Many problems in derivative pricing can be formulated as high-dimensional integrals. Many of them do not have closed-form solutions and have to be estimated by numerical integrations such as Monte Carlo or quasi-Monte Carlo (QMC) methods. Since the quasi-random points used for QMC simulation have perfect projections at the first few dimensions, reducing the effective dimension of the integrands can improve the efficiency of QMC. In this paper, based on the first-order Taylor approximations of the functions at Gaussian sample points, we propose a new general method based on principal component analysis (PCA) to reduce the effective dimensions of the functions.

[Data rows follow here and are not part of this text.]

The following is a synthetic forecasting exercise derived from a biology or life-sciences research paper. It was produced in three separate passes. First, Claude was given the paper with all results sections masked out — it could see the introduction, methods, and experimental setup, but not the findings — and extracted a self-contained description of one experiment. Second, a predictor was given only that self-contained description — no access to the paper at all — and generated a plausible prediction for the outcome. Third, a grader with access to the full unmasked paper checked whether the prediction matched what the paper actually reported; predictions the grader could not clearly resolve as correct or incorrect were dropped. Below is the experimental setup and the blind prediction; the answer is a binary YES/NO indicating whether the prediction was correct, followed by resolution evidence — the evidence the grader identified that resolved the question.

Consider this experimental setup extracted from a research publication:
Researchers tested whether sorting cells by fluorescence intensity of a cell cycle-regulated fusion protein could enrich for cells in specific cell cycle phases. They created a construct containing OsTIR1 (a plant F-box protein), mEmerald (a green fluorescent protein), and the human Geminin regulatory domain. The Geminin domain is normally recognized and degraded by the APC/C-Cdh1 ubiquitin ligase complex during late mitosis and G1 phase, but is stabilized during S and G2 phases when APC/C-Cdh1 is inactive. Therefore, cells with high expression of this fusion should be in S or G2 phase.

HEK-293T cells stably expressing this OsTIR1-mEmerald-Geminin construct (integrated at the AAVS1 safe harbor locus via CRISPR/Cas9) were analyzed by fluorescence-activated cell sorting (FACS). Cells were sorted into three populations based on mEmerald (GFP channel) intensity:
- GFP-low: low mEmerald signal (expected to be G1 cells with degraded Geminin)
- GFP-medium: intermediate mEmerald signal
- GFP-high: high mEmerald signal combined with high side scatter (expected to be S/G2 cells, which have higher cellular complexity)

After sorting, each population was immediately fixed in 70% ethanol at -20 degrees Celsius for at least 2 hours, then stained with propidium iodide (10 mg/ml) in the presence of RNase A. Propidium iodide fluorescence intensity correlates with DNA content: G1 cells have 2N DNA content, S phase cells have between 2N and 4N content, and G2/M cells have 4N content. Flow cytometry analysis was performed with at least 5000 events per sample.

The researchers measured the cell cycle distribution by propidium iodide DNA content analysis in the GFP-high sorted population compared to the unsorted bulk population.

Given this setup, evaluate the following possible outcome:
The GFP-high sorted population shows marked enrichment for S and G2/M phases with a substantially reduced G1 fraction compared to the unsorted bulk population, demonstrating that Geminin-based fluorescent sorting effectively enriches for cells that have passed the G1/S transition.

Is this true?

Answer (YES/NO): YES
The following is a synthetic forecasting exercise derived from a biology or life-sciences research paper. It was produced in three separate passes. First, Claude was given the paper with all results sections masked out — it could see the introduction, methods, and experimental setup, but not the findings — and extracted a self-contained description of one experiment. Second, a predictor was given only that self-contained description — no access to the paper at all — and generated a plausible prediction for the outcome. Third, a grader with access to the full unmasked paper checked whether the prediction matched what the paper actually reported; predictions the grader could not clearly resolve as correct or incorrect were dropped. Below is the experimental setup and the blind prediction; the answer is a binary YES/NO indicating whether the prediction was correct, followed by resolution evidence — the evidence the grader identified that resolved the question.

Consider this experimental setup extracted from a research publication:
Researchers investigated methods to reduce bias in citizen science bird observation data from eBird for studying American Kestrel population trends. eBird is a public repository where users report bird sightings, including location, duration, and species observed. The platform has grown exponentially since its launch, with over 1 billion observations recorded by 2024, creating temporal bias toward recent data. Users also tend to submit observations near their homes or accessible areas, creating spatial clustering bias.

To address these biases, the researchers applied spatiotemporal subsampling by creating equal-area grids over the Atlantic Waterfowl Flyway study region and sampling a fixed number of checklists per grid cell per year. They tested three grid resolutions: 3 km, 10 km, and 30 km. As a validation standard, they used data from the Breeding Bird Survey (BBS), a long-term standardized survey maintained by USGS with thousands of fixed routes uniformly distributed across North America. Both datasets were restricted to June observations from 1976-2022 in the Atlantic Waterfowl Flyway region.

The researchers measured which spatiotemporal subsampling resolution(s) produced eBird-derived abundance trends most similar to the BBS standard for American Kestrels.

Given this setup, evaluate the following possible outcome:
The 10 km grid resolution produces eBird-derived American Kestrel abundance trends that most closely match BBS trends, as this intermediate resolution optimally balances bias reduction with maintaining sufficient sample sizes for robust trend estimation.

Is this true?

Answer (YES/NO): NO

Rather than aiming at decomposing the covariance matrix of the Brownian motions as in the traditional PCA, the new method implements PCA on the gradients of the functions at sample points and then an orthogonal transformation is found to reduce the effective dimensions. Numerical experiments show that by using the new dimension reduction method, a significant efficient improvement of QMC can be achieved on pricing exotic options and mortgage-backed securities.

Suggested Citation

  • Ye Xiao & Xiaoqun Wang, 2019. "Enhancing Quasi-Monte Carlo Simulation by Minimizing Effective Dimension for Derivative Pricing," Computational Economics, Springer;Society for Computational Economics, vol. 54(1), pages 343-366, June.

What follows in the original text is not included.